More than once in the course of reading Neal Stephenson’s Reamde I wondered what exactly the book was about, where it was going, and if I was actually enjoying it. This serves me right. I often don’t bother looking into what I’m about to read beyond the blurb so as to avoid any preconceived ideas often imparted by reviews. There came a point five hundred pages in and a little more than half way through where I realized that this book wasn’t going to spoon feed anything to me.
From the blurb posted on Amazon: “The breathtaking tale of a wealthy tech entrepreneur caught in the very real crossfire of his own online fantasy war game.”
This describes only the beginnings of what transpires in Reamde and doesn’t hint at the rest of the story that bridges a dozen characters through a bewildering set of occurrences around the globe. The tech entrepreneur and his next-gen MMORPG have some very serious fans, including some vengeful Russians who don’t like being swindled of their virtual or even small amounts of real-world money by some player-hackers who have found a way to trick players into giving up their loot. Other players in the tale are introduced, each with skin in the game, including an MI6 agent, an innocent girl, and some serious jihadists with no sense of humor. You now get the idea of the unfolding nuttiness of this book.
I won’t spoil the rest of the plot. Fair warning that the story spends quite a bit of time in places that might not hold your interest, and I was impatient during certain sections as I wanted to get back to the characters I felt the most invested with. Reamde is a big chunk of book, clocking in at almost a thousand pages. Cryptonomicon challenged many with its length (200 pages longer), yet Reamde had more sections that just dragged. Fortunately, there are plenty of good parts, and the best action sequences are spread throughout.

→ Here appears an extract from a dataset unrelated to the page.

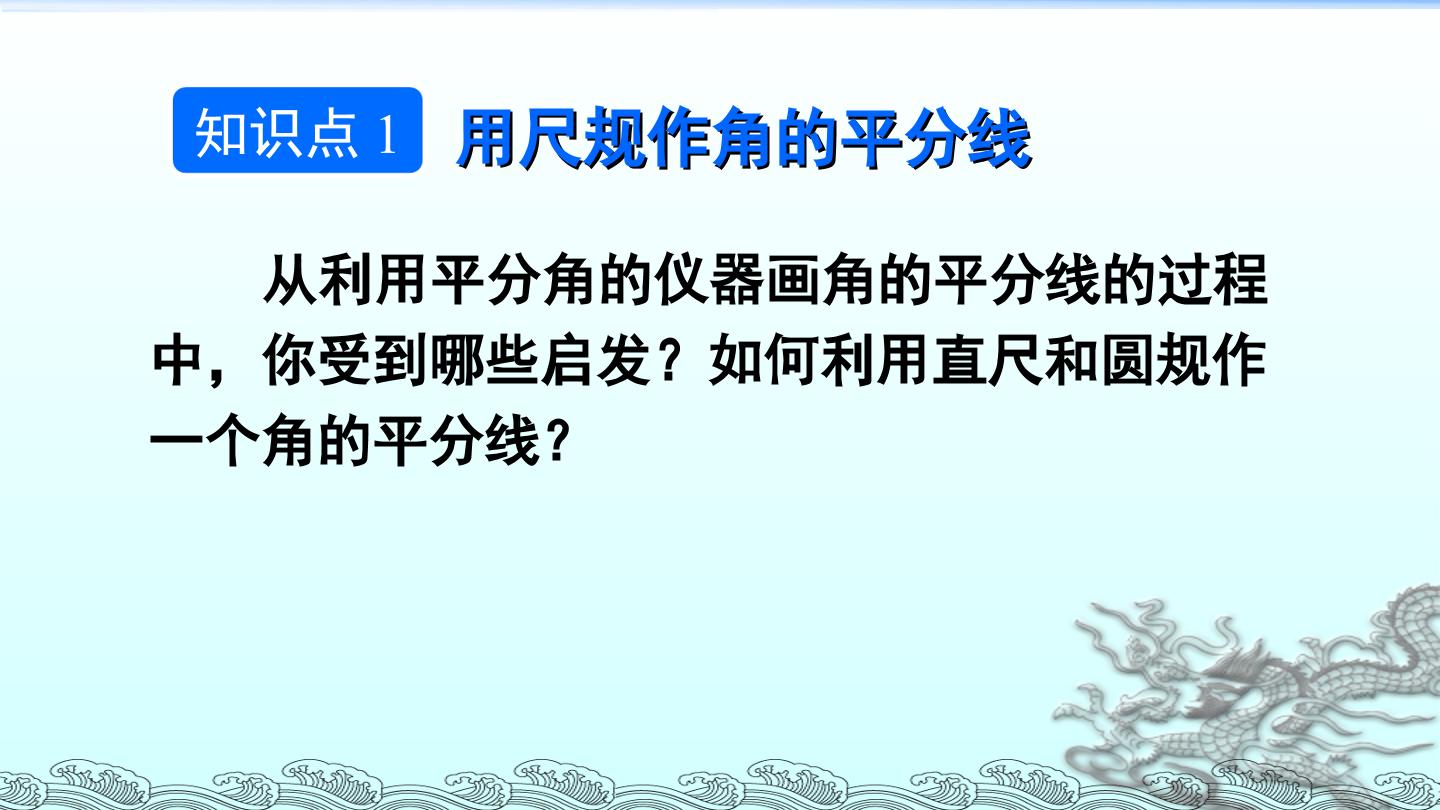 知识点 1 用尺规作角的平分线

从利用平分角的仪器画角的平分线的过程中，你受到哪些启发？如何利用直尺和圆规作一个角的平分线？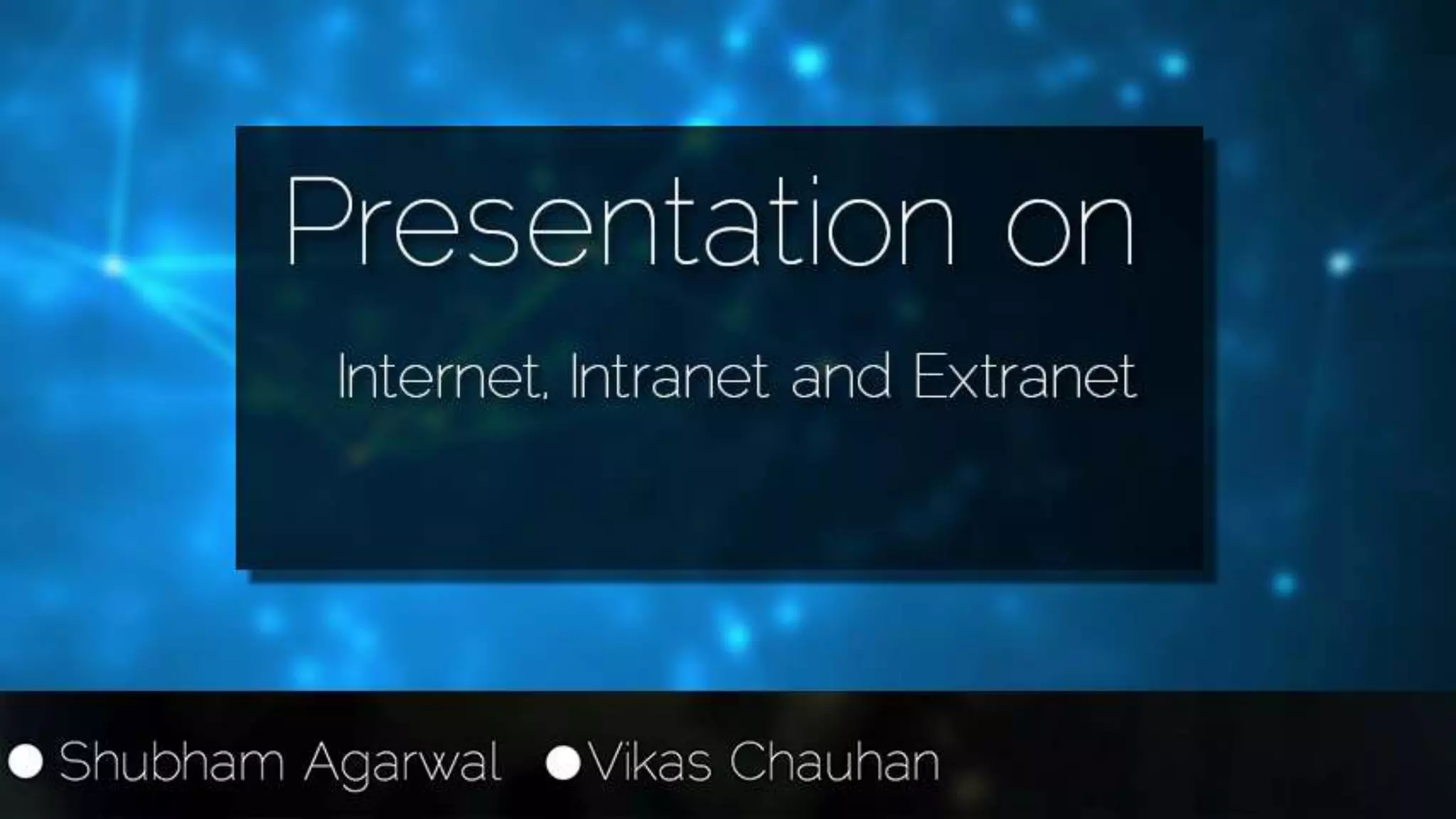 Presentation on

Internet, Intranet and Extranet

● Shubham Agarwal ● Vikas Chauhan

Yes, I praise Reamde for its action. This is not Stephenson’s first thriller. His earlier works, including the 2005 novel Interface, qualify, yet that novel contains the speculative fiction ingredient of a president implanted with a biochip that affects him based on input from his political base. Reamde’s sole speculative elements are the nature of the eponymous computer virus and the MMORPG T’Rain that World of Warcraft players today would sacrifice kittens to be able to play. Otherwise Reamde deals with tech that is very real and often deadly. Stephenson journeys into the world of gun-owners, hunters, and military men. Hiro Protagonist would have a tough time in the harsh Canadian wilds described in the final act of Reamde when all this firepower comes into play.

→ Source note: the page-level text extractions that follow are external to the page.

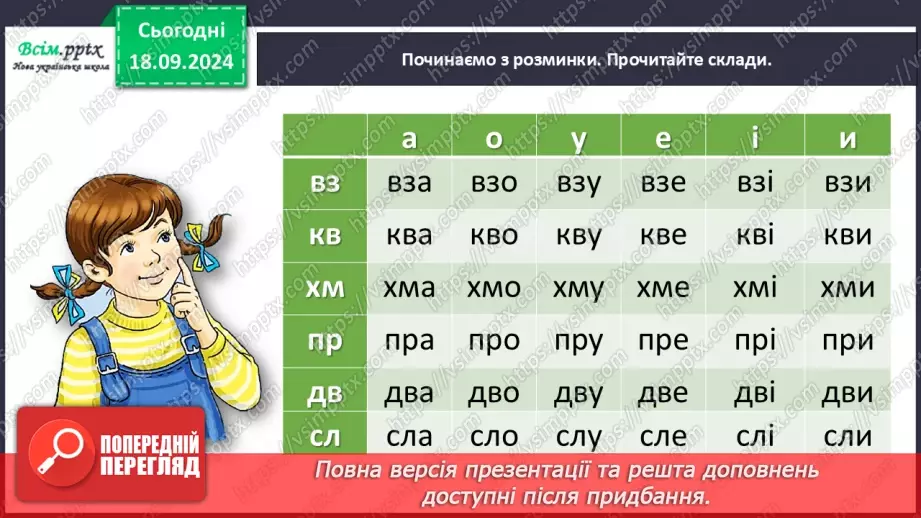 Всім.pptx
Нова українська школа

Сьогодні
18.09.2024

Починаємо з розминки. Прочитайте склади.

| | а | о | у | е | і | и |
|---|---|---|---|---|---|---|
| вз | вза | взо | взу | взе | взі | взи |
| кв | ква | кво | кву | кве | кві | кви |
| хм | хма | хмо | хму | хме | хмі | хми |
| пр | пра | про | пру | пре | прі | при |
| дв | два | дво | дву | две | дві | дви |
| сл | сла | сло | слу | сле | слі | сли |

ПОПЕРЕДНІЙ ПЕРЕГЛЯД

Повна версія презентації та решта доповнень доступні після придбання.

https://vsimpptx.com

So even at the novel’s slowest parts where I was wondering why I should care about what seemed to be some marginal character, Reamde remained readable because I thoroughly enjoy Stephenson’s prose, wit, and wordplay. Could it have been shorter? Without a doubt. But if you’ve read his previous works, you know what you’re getting into, and there are some surprises along the way, just more grounded ones than his later straight-up science fiction tales.